WRITTEN TASK:
Pull out every line below that contains the word "millimetres". Case matters.

Stored entries:
--- begin ---
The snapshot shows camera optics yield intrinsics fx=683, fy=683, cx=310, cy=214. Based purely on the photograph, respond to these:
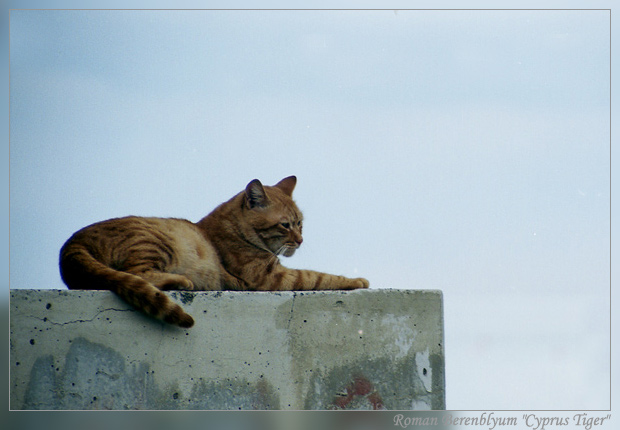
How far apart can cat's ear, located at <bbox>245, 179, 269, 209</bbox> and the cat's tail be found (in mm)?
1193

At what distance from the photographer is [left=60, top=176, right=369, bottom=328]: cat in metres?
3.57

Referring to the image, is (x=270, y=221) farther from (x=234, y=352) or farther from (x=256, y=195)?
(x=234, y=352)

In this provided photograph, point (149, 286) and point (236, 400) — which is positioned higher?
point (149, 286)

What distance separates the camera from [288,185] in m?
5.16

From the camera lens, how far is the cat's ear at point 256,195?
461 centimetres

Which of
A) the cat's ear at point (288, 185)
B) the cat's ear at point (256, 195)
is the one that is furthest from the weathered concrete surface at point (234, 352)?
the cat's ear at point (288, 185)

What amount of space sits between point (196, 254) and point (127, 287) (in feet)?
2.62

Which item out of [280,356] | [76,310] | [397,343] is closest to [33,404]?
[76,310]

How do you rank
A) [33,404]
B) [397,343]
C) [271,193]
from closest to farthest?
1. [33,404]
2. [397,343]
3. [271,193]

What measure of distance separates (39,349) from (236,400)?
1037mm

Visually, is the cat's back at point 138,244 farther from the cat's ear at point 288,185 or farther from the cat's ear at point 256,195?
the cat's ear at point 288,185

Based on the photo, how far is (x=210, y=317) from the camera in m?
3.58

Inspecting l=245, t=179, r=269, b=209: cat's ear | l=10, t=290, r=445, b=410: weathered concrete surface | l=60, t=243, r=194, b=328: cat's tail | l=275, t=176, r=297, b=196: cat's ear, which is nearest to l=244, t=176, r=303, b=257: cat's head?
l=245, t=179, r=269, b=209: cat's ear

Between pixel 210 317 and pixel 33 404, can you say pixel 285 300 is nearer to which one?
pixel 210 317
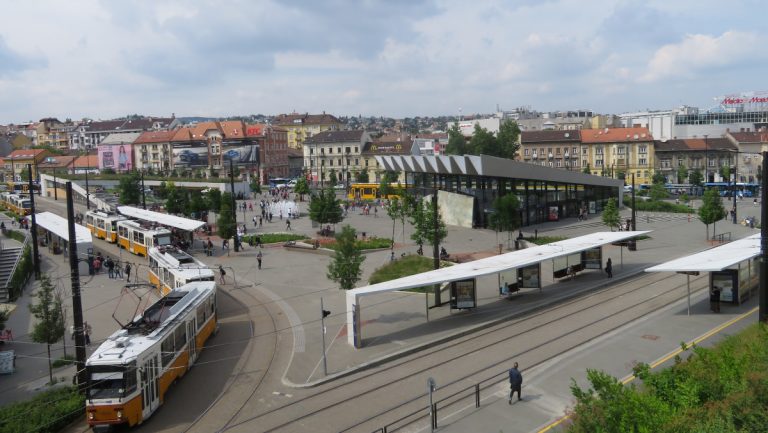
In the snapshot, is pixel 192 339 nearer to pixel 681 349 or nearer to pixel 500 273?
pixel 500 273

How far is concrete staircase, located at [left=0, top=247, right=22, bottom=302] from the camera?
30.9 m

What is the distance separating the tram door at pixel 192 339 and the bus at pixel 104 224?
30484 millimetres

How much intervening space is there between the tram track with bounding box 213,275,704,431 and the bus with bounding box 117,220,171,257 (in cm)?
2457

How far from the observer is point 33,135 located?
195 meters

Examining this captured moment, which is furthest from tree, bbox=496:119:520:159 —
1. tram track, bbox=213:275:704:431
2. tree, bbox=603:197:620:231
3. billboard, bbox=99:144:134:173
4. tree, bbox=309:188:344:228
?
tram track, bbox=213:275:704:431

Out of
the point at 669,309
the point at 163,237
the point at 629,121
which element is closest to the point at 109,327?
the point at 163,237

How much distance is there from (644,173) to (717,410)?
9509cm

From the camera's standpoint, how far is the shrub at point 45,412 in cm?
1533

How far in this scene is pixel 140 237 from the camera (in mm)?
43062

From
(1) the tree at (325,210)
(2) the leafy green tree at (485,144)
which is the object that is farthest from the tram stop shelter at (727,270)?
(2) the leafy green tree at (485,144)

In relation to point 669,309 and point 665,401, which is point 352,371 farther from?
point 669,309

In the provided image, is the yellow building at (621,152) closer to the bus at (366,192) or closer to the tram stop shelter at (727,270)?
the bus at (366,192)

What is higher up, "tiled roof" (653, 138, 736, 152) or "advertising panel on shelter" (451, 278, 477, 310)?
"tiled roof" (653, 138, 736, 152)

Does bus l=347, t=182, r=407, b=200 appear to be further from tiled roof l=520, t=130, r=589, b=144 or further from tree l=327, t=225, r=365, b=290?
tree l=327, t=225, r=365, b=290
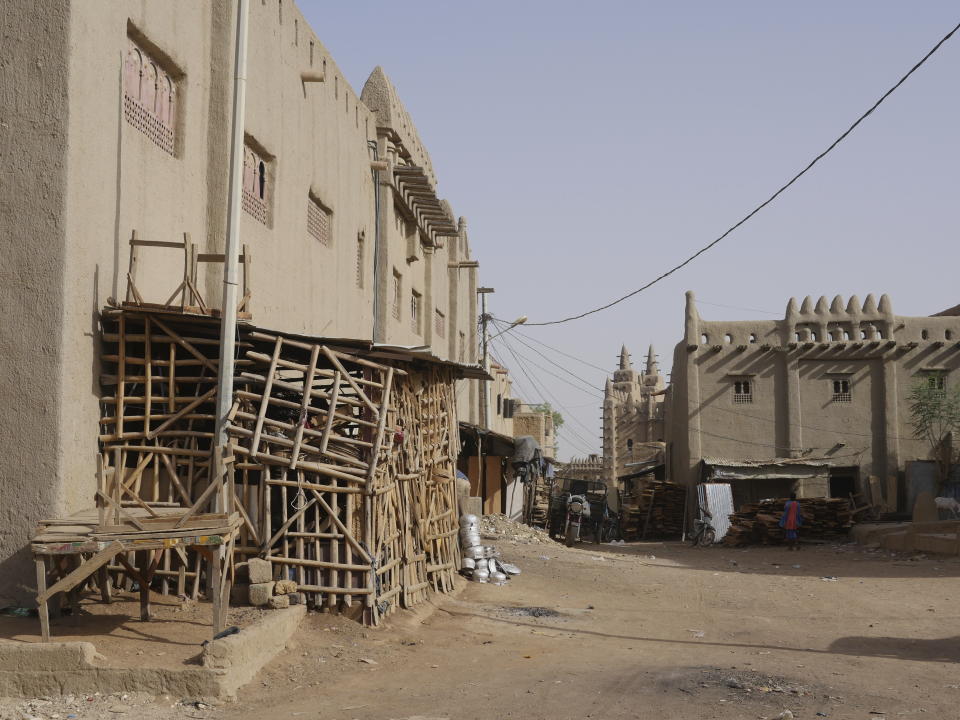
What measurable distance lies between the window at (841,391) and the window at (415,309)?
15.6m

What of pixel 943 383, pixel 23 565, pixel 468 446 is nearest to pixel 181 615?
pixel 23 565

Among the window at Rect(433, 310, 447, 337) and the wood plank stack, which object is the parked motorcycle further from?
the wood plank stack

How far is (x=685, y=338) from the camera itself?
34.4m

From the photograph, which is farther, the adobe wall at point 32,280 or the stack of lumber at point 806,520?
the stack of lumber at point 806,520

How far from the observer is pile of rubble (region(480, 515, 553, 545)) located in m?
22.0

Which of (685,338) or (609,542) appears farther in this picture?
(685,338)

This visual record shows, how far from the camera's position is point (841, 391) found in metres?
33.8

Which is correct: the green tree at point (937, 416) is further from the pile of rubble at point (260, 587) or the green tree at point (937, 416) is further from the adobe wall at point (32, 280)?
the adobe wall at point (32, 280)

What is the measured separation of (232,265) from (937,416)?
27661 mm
--- end ---
--- begin ---
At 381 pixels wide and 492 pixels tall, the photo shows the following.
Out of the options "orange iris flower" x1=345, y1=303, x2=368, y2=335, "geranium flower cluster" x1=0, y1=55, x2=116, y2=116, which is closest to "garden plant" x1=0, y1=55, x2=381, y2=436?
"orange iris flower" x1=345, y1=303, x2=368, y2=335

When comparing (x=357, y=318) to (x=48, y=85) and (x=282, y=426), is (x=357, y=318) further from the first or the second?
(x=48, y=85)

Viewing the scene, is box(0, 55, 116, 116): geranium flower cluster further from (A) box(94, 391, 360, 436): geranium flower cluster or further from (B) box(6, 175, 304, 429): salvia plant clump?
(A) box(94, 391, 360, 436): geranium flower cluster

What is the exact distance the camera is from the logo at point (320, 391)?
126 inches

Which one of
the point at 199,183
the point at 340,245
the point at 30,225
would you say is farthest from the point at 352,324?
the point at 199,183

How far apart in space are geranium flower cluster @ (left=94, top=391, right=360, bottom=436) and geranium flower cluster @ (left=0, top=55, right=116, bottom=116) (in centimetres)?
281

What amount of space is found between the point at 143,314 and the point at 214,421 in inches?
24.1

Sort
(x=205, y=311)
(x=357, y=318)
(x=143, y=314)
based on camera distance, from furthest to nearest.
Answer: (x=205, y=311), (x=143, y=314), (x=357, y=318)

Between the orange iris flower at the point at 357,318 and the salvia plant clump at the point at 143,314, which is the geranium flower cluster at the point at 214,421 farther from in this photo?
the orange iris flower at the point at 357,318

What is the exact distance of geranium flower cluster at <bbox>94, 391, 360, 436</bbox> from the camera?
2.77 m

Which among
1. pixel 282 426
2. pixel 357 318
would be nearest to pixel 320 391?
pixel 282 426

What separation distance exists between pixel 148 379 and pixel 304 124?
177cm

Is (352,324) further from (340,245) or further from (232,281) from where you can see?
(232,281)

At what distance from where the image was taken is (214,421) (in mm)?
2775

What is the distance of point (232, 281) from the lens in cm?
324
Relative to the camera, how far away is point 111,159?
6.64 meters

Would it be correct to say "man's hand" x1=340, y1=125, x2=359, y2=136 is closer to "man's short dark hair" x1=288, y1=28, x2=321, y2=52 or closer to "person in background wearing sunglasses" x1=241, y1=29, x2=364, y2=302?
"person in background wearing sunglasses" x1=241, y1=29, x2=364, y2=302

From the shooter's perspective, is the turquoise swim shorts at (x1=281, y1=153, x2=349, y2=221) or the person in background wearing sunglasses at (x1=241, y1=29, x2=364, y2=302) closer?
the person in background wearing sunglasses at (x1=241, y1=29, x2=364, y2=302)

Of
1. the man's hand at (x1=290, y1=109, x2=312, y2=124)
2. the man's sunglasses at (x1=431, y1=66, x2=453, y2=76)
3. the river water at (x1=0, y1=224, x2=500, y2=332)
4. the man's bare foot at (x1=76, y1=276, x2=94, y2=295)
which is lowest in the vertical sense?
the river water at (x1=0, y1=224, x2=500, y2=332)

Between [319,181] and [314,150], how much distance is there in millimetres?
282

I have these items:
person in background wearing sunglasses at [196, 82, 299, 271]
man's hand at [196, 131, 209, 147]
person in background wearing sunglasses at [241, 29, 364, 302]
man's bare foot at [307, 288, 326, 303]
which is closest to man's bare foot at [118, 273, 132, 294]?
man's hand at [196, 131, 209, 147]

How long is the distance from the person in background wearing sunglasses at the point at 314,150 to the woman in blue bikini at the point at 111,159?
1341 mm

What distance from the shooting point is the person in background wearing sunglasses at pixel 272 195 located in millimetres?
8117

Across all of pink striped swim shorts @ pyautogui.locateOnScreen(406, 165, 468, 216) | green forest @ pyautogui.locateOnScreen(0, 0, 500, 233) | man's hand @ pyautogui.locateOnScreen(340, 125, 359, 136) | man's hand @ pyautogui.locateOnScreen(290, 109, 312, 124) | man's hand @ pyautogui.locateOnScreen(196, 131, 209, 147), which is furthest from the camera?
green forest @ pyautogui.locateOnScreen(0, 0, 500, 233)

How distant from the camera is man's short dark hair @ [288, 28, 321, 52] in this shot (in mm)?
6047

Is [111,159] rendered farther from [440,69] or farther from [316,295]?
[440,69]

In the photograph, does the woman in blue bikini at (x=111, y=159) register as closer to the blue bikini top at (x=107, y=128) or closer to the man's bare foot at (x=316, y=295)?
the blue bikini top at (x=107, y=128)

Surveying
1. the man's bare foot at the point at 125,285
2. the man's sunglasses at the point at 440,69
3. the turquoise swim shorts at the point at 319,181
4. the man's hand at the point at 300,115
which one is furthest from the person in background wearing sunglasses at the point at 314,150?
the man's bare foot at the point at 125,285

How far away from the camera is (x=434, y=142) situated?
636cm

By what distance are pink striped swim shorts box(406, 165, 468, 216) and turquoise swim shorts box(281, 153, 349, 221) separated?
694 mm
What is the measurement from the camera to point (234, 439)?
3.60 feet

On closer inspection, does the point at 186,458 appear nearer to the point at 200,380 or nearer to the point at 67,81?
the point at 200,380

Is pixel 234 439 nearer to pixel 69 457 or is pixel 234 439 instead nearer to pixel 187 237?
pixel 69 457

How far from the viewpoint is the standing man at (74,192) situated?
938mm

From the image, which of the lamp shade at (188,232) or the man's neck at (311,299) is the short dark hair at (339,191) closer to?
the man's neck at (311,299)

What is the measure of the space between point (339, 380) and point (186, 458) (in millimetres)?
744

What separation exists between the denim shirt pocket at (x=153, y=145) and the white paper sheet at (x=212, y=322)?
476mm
--- end ---
THE COMPLETED TASK:
30484 millimetres
Between [319,181] and [314,150], how much distance is there in millimetres?
What distance from the shooting point is the person in background wearing sunglasses at pixel 272 195 located in millimetres?
What is the measure of the space between point (339, 380) and point (186, 458) (in millimetres)?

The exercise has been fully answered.